The required output is the exact run of lines below that opens at the line with "category: buffalo" and closes at the line with "A: Sequence-level.".

[Stored items]
◇ ◇ ◇ ◇ ◇ ◇ ◇

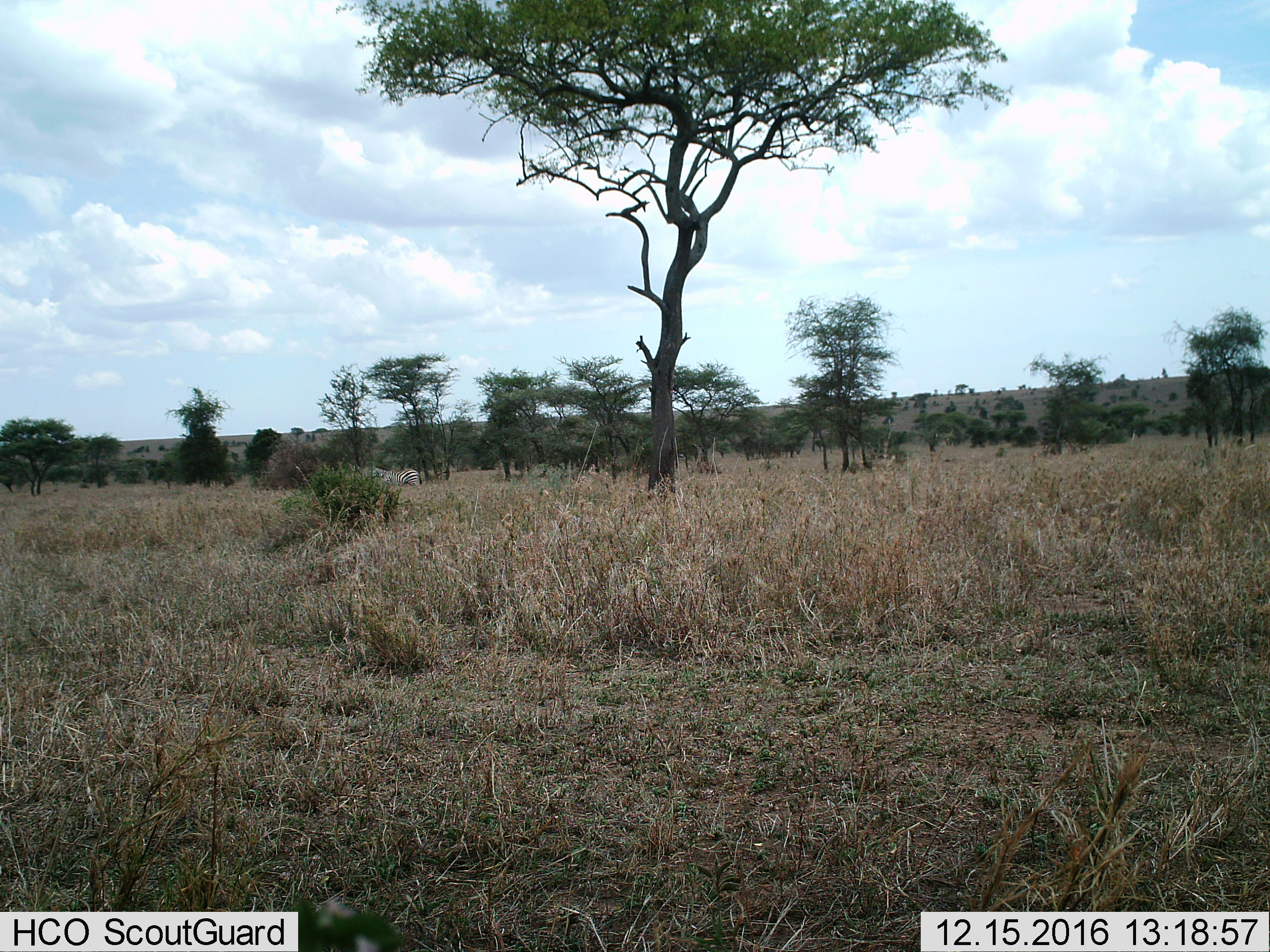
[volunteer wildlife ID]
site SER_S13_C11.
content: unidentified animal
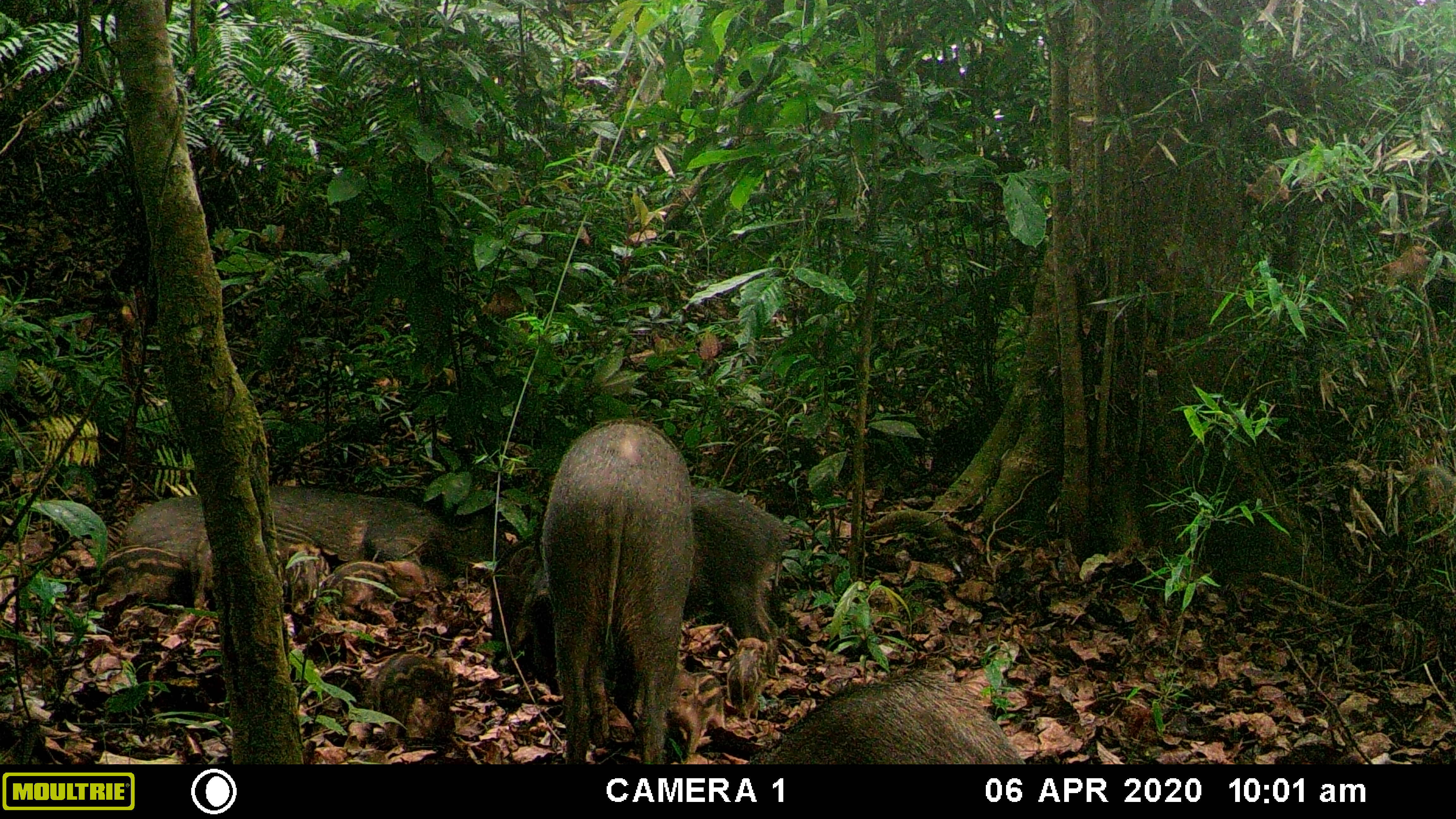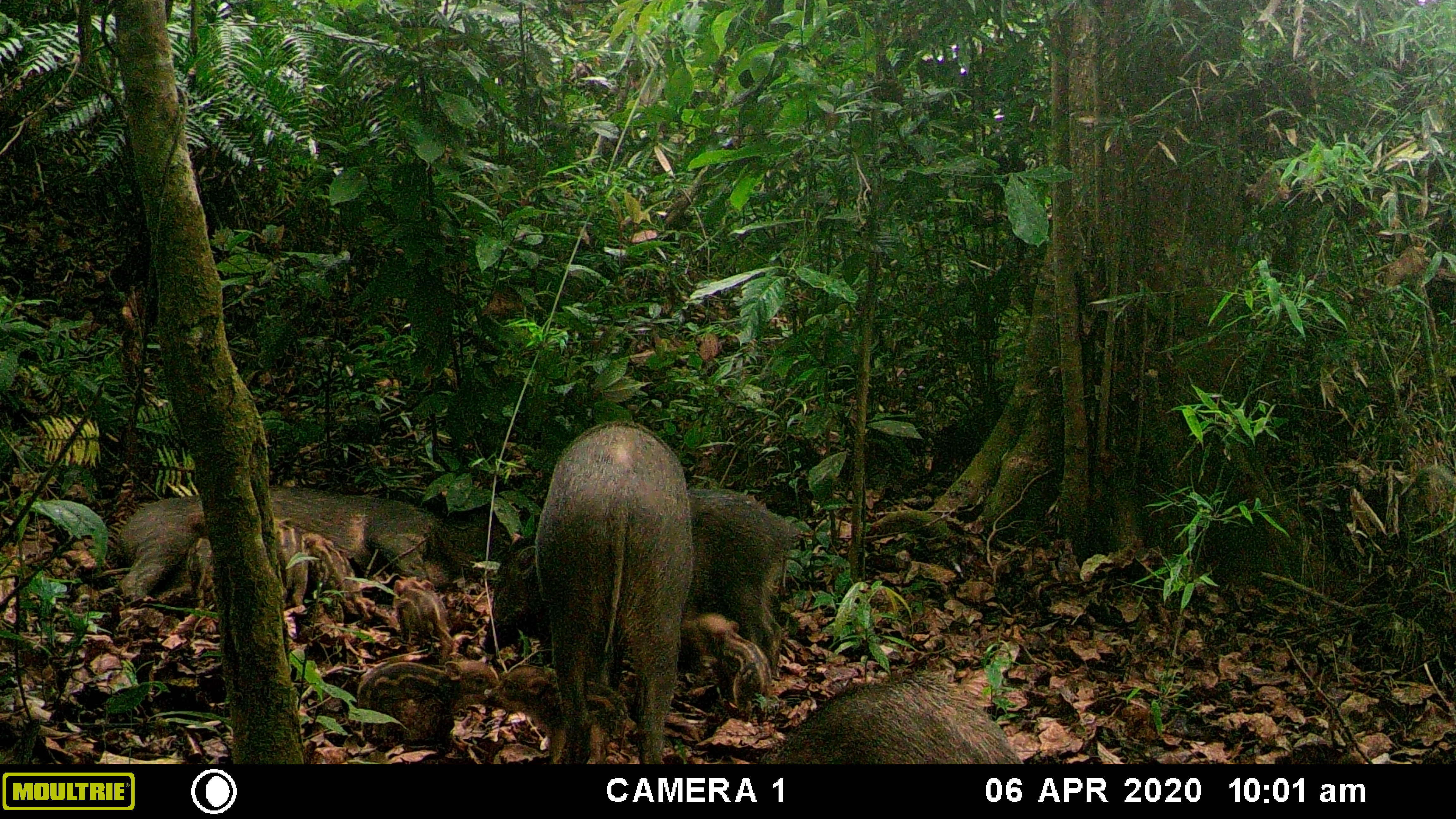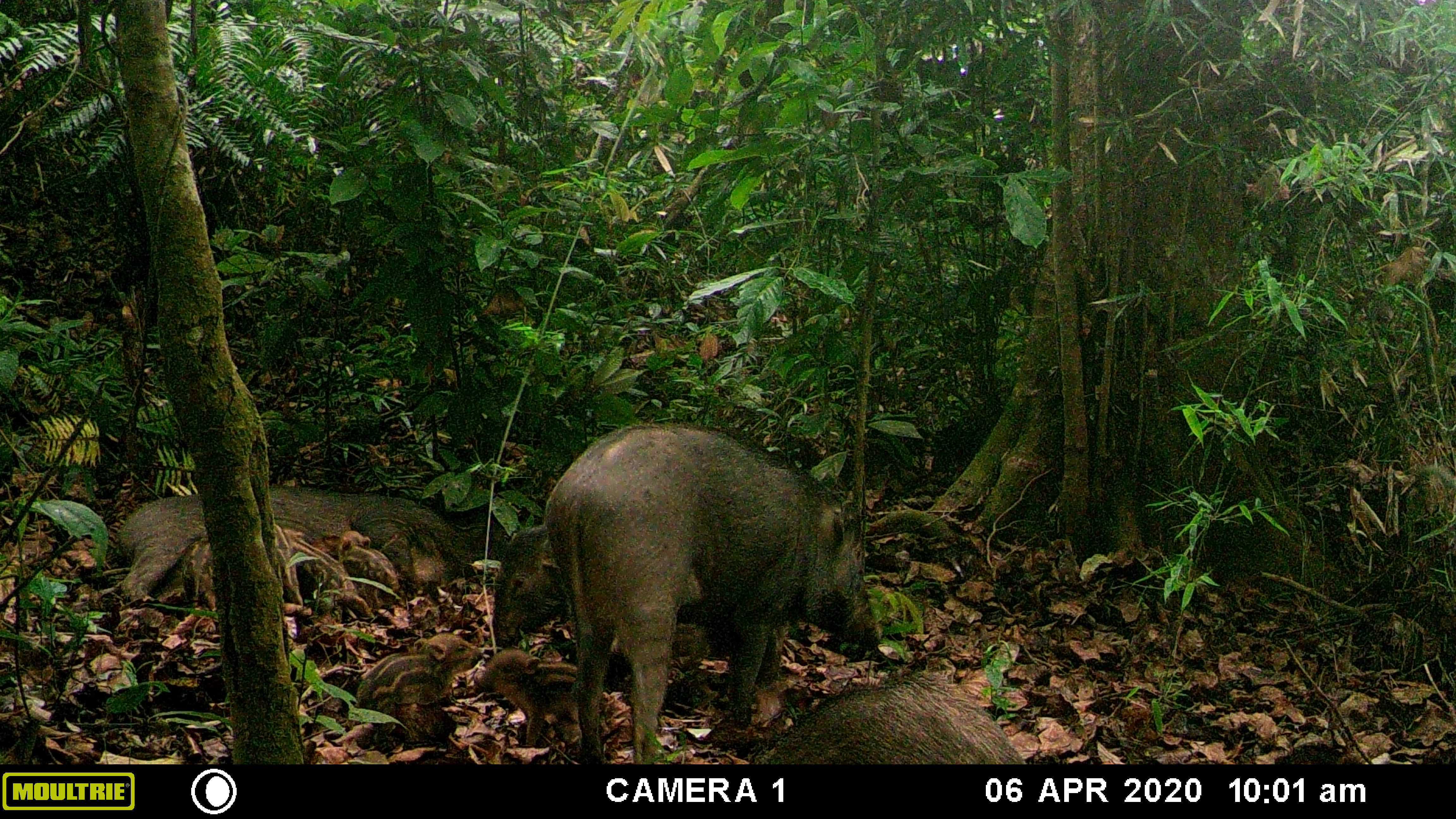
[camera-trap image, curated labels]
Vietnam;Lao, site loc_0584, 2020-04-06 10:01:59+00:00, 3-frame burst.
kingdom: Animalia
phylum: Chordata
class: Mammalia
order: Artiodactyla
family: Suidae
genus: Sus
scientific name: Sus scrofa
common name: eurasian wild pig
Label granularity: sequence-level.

◇ ◇ ◇ ◇ ◇ ◇ ◇

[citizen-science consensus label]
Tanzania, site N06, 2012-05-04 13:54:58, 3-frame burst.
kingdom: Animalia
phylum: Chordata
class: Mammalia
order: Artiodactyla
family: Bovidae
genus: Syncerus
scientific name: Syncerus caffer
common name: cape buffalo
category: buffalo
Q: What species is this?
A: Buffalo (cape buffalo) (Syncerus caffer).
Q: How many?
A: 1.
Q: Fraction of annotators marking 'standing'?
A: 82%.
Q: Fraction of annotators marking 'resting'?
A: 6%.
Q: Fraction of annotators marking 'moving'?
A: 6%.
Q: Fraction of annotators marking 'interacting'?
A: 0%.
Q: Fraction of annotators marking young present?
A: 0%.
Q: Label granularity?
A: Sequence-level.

◇ ◇ ◇ ◇ ◇ ◇ ◇

### Solution
category: buffalo
Q: What species is this?
A: Buffalo (cape buffalo) (Syncerus caffer).
Q: How many?
A: 1.
Q: Fraction of annotators marking 'standing'?
A: 82%.
Q: Fraction of annotators marking 'resting'?
A: 6%.
Q: Fraction of annotators marking 'moving'?
A: 6%.
Q: Fraction of annotators marking 'interacting'?
A: 0%.
Q: Fraction of annotators marking young present?
A: 0%.
Q: Label granularity?
A: Sequence-level.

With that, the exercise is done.